Published Nov 9, 2008

One of the benefits of living in California is the year-round summer. That means every day is a great day for a Margarita, and, with a lemon tree in our backyard, that means homemade sour mix for those Margaritas!

First step is to make the sour mix. You can use lemons, limes, or a mix of both, although limes alone are often too sweet. Since we’ve got that tree, lemons were the obvious choice. Mix an equal quantity, in cups, of lemon juice and sugar, then heat that over a flame, delicately, so that the sugar dissolves in the lemon juice. Stir periodically and you’ll get a nice, clear, and remarkably yellow-green liquid. Leave that to cool in the fridge overnight.

Get your sour, a good tequila — not really a sipping tequila, but, please, something better than your stock Cuervo — and some triple sec or other orange liqueur of your choice. Pour a tiny bit of the sour mix onto a plate and a coarse salt, such as kosher, onto another.

Dip the rim of your glass into the sour mix, then into the salt — get a nice rim.

Fill that glass with ice — it’ll make it seem more like what you get in a bar or restaurant, and they don’t just do it because ice = profit; the coldness makes the drink taste good and, as the ice melts, the bruising helps you finish it. Then pour in a good two ounces of tequila, and fill almost to the top with your sour.

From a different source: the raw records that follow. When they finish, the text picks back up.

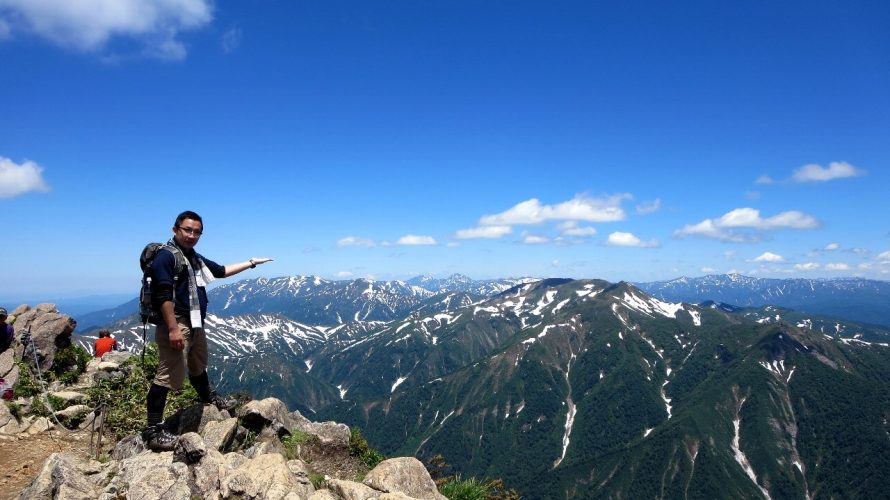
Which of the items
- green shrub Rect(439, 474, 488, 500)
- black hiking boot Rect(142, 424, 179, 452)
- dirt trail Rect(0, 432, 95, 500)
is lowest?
green shrub Rect(439, 474, 488, 500)

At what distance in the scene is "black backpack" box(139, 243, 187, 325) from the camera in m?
9.55

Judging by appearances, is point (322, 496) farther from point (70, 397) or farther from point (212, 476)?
point (70, 397)

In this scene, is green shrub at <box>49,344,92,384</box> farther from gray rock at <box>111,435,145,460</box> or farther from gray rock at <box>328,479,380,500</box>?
gray rock at <box>328,479,380,500</box>

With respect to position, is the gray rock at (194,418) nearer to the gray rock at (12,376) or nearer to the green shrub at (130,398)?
the green shrub at (130,398)

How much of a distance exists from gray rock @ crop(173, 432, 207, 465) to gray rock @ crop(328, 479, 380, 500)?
111 inches

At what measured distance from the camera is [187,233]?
33.3ft

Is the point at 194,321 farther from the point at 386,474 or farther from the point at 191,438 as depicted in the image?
the point at 386,474

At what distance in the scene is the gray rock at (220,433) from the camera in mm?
10570

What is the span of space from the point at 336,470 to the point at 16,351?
16.6 metres

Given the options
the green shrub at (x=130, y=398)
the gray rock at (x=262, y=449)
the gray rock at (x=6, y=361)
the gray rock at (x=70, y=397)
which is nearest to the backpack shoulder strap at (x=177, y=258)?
the gray rock at (x=262, y=449)

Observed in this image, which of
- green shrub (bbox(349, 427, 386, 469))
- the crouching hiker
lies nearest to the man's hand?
the crouching hiker

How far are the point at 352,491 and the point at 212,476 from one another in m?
2.81

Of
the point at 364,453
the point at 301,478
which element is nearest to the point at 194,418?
the point at 301,478

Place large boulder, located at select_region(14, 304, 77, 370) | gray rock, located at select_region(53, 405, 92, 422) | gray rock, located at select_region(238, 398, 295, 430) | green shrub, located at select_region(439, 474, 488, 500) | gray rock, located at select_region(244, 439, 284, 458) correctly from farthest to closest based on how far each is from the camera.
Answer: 1. large boulder, located at select_region(14, 304, 77, 370)
2. gray rock, located at select_region(53, 405, 92, 422)
3. gray rock, located at select_region(238, 398, 295, 430)
4. green shrub, located at select_region(439, 474, 488, 500)
5. gray rock, located at select_region(244, 439, 284, 458)
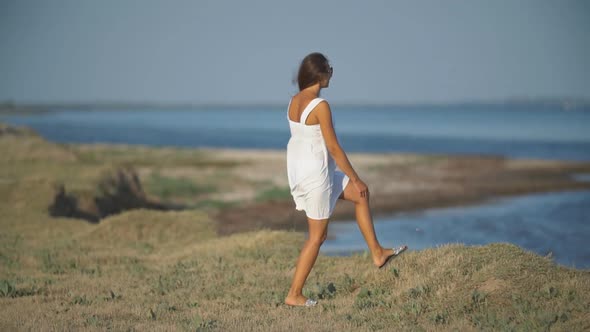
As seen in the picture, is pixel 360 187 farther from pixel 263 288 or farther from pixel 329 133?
pixel 263 288

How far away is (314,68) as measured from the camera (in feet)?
24.3

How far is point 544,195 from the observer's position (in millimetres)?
29422

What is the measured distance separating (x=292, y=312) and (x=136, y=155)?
3538 cm

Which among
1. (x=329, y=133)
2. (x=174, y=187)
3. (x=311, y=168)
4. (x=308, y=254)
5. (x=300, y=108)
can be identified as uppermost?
(x=300, y=108)

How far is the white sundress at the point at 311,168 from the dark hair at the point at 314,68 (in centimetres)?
23

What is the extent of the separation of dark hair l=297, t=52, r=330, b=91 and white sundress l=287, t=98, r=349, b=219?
9.0 inches

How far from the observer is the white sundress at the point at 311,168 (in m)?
7.43

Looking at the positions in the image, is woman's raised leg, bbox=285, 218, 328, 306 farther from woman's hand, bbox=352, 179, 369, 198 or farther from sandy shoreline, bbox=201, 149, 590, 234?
sandy shoreline, bbox=201, 149, 590, 234

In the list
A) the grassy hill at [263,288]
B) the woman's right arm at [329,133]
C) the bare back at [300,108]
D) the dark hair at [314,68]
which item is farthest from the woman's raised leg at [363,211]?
the dark hair at [314,68]

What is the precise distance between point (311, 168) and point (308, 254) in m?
0.86

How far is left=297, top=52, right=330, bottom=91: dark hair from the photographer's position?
741cm

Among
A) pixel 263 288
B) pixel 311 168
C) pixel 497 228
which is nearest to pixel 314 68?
pixel 311 168

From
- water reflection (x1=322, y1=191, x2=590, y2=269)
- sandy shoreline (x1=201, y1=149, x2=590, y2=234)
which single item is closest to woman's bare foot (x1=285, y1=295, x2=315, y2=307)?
water reflection (x1=322, y1=191, x2=590, y2=269)

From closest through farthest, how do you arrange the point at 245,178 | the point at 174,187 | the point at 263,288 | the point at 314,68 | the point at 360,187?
the point at 314,68 < the point at 360,187 < the point at 263,288 < the point at 174,187 < the point at 245,178
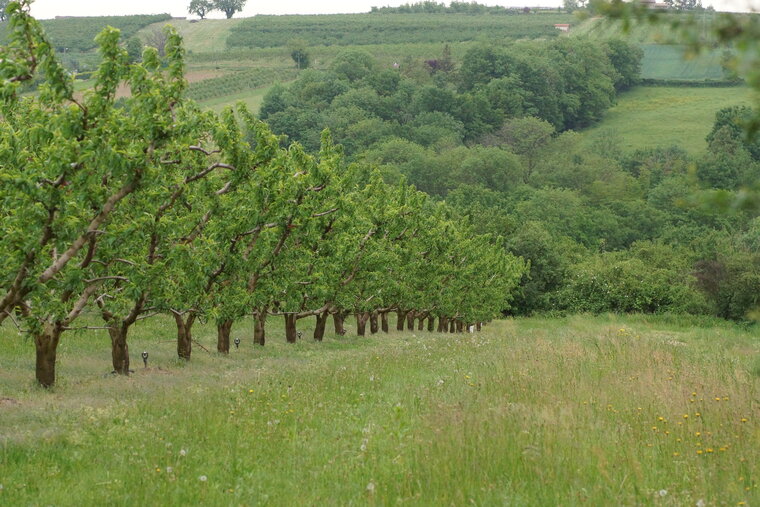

Try it — with your smooth, delicious homemade sour, and a slightly higher-quality tequila, you might not need the triple sec, which really just serves to smooth out the harsh edges.1 Make another for later, and then another for a friend!

1 It does this for any drink, so try it!

2 Comments

I wonder, if you got the zest off your citrus (cleaned first, obviously) in large strips, that could be fished out after cooking, if they might not add something to the overall quality of the sour mix?

Christa once made candied lemon peels, and the lemon-peel syrup that was left after the cooking process (you boil them in syrup for quite a while, and then you pack them in sugar and replace the sugar periodically as it draws out the water) was tasty in its own right. The “used” sugar was also fine for making lemonade.

Hmm, that sounds great! I might just have do do that.